And I said, look, you can't wait.
You know?
'cause a lot of people were saying,
well, it is focused on that, or
this group is focused on that.
I said, you can't wait.
I said, you need to be in
control of your own destiny.
I said, you need to be out there and be on
the forefront of this because, you know,
we talked about this a little bit earlier.
There's so many tools out there,
and we're in this era of what I
would describe as taste and trust.
Mm-hmm.
Because there's gonna
be thousands of tools.
Yes.
You right.
And you're not gonna switch.
I've listened to you on other podcasts.
Talk about why you love your tech stack,
and you described it as your tech stack.
Yes.
And I think that more people need to
understand what is your tech stack?
What is your, and it's
not just your tech stack.
What is your workflow look like?
Where do you fill in,
depending on your role?
So it was more of a comment, but I really
appreciated that the, the sentiment there,
because I've fundamentally believed it.
But it goes back to the cores.
We have to learn.
These technologies are moving so
fast and a lot of folks in our
industry, you know, historically,
they only had to kind of reinvent
themselves every five to 10 years.
Now these things are changing
every five to to 10 weeks, right?
Yes.
And every time I take a new course,
I learn something new or different.
And so one thing, um, when you
were on that uh, uh, GTM AI
podcast, that reminds me of, uh.
People are talking about, it's more,
uh, it's less about Terminator and
more about Ironman suits, right?
In Jarvis, yes.
Like we're creating these Ironman suits
where people, you know, you're a craftsman
or you know you're an expert, right?
And so if we can move it from stop
thinking Terminator to saying, I have
this Ironman suit that's gonna help me
do all the things I wanna do, but I'm
still the human inside of this thing.
Right.
Ashley Gross: Absolutely.
And I think everything you just
summarized, if I was asked that question,
I think my one word would be intention.
Because without intention,
you're not doing anything.
You're not driving any change.
And I think that's the biggest.
Barrier that a lot of people face is
they see, I mean the news is saturated,
oversaturated at this point with like
all these different tools and use cases
and you know, companies laying off
employees here and replacing them with ai.
But then over here companies are using
AI plus humans and making way more money.
So there's just a lot of news and no.
General intention and every single
human being is different, and I think
it's so much easier for us to go on
autopilot and just wake up every day
and do the same thing over and over
again because we always do it this way.
Instead of just setting an
intention, where do we wanna be
in three to five years from now?
What does that look like?
What do you want your lifestyle to be?
Where do you wanna geographically sit?
What do you want your
family dynamic to be like?
Write that down and set that
intention, and then figure out how
you can use this technology to get
that three year plan in one year.
Or in less time, like figure out
what that looks like for all of you.
My intention back then was to spend
time with my son and be a new mom and
be able to balance work with a newborn
because I couldn't take time off.
If it wasn't for that intention,
I would've very much probably
stayed on autopilot because of the
convenience of, well, let's just keep
doing it this way because it works.
Sure, we could try to experiment
a different way, but we
don't know if that works.
We don't know the ROI yet for that,
so why not just stay on autopilot?

**Dataset excerpt**
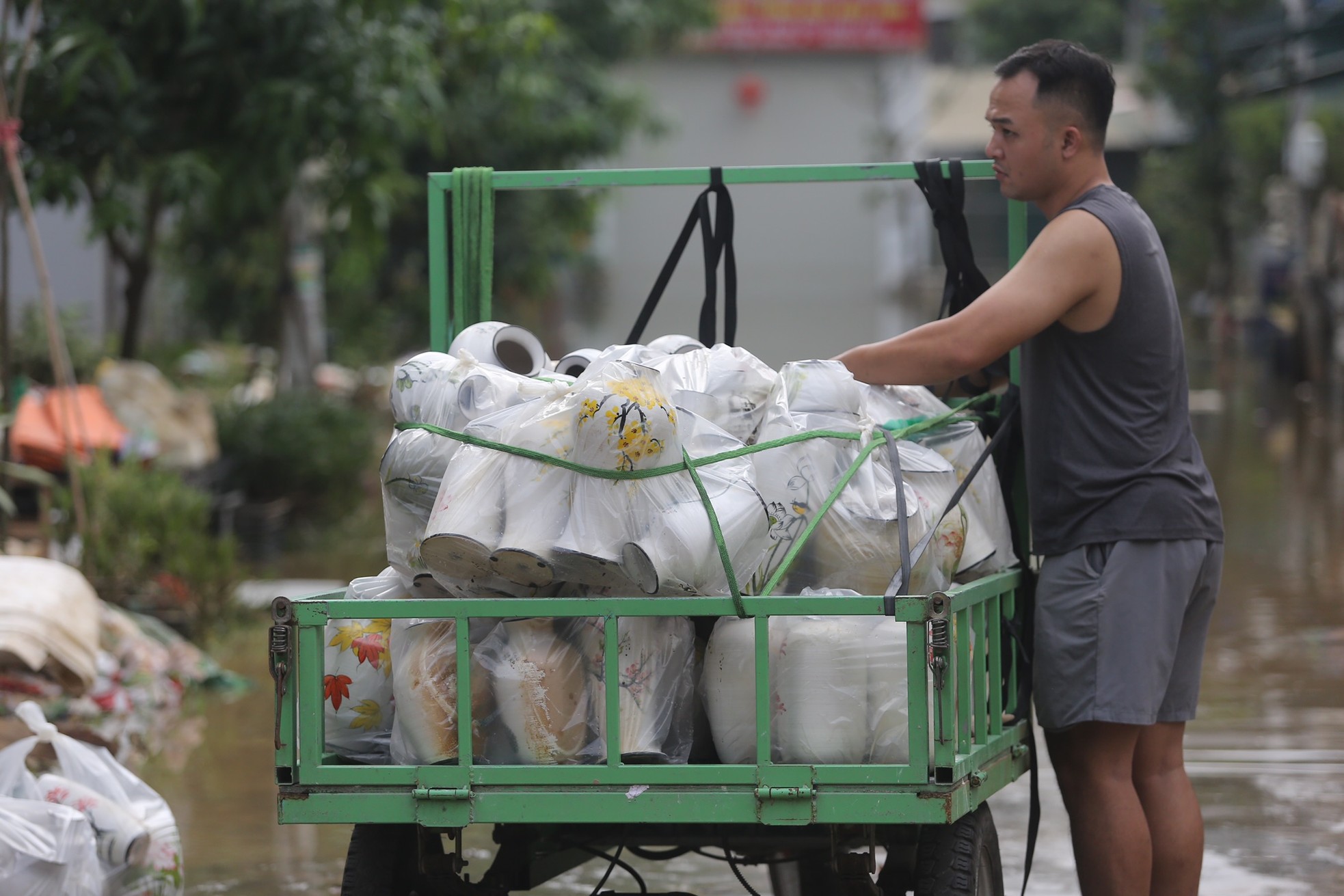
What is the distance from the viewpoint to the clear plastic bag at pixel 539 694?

**Aim of the exercise**
Continue the podcast conversation about AI tools and intention, picking up right after its final line.

**Response box**
So set the intention for yourself,
because at the end of the
day, this is not a relay race.
So if you're spending all your time
looking over here and looking over here
and listening to how other people are.
Maybe using AI or maybe just posting
about it on LinkedIn and you're not
actually seeing them use ai, you're
not doing anything for yourself.
Erica Rooney: So I gotta
know, 'cause I'm nosy.
What is your tech stack that you use
and what do you use those tools for?
Ashley Gross: Yes, so a lot of my
tech stack, I do 60 day audits.
So I would say that the only
permanent staples that have been
in my tech stock for a year.
Plus our Chad CBT Claude Perplexity.
And I would say like the use cases for
cha GPT or personalization, like I am
swimming in Cha g PT every single day.
So is my team, um, mostly from a
creative perspective because my
creative workflow is I love to
lead myself voice, audio notes.
Like when I'm walking outside with my
son at night, like that's when I get my
ideas off the ground or plan my talk track
for a conference or plan my next course.
So I will take those audio notes
and upload them to chat GPT and
have them reformat it into content,
into um, social media posts, into
course outlines, and then I'll even.
Go so far as to bring the app
up and have conversations with
chat GPT where I role play it.
So I'm taking my original ideas and like
brain dumping them into my voice memo
notes, putting them into chat, GPT to free
reformat, and then questioning and having
like a strategic session back and forth.
Why did you say this?
Why do you think this could be improved?
Why are you asking these
questions if you're this
stakeholder for this talk track?
Um, 'cause I don't wanna become so
dependent on this technology that
I lose me, if that makes sense.
So it's important for me to.
Not just stay human in the loop,
but keep my creative process that I
started with and then figure out like
how to make it better, but why they're
saying it's gonna be better this way.
Because like, I want that
type of ongoing learning.
Um, and then with Claude, I'm using it
to consistently help me code better.
So like C Sharp is not something
that I had ever touched prior
to, like a year and a half ago.
Like, it's just not my jam.
I'm, I'm a Python girl
through and through.
Um, so I will use Claude and it will
help me find errors in code lines.
Because like already learning
something new and learning how to
code a certain way is enough for me.
Um, so like going through my code
and finding like the line with the
air so I don't have to like scan
through it and spend hours is the
reason I use Claude, um, perplexity.
I create content.
At the end of the day.
I have an agency.
I create courses, but like I'm a content
creator, like I gotta push content out.
So I wanna know how quickly I can find
value and resources when users are asking
questions because AI engine optimization
is what people are using more than Google.
They want to.
Ask a question into an AI engine,
see the results, and even maybe
purchase right from that ai.
Like you can go research an espresso
machine on Cha gt, have it pull and
rank a bunch of different ones, and then
purchase it without ever leaving cha GPT.
I wanna know what my customers
are doing and asking for so that
I can make sure that my content is
ranking high and providing value,
and they don't have to scroll.
Um, the other tools in my tech stack
that are always permanent, I would say,
are a mix of automation and agent tools.
So I love NAN, um, for myself personally.
And then my agent tools that
I love to use are a little bit
of Lindy, which is an AI agent.
Um, but then also a lot of the
tools that I'm coding on my own.
And then the rest of that is just
a scrappy tech stack, because when
I work with enterprises, they have,
you know, either Google or Microsoft.
So I'm playing with their
tools that they like.
So for me, I like to keep it
super simple, super scrappy.
I don't need a whole
tech stack for my team.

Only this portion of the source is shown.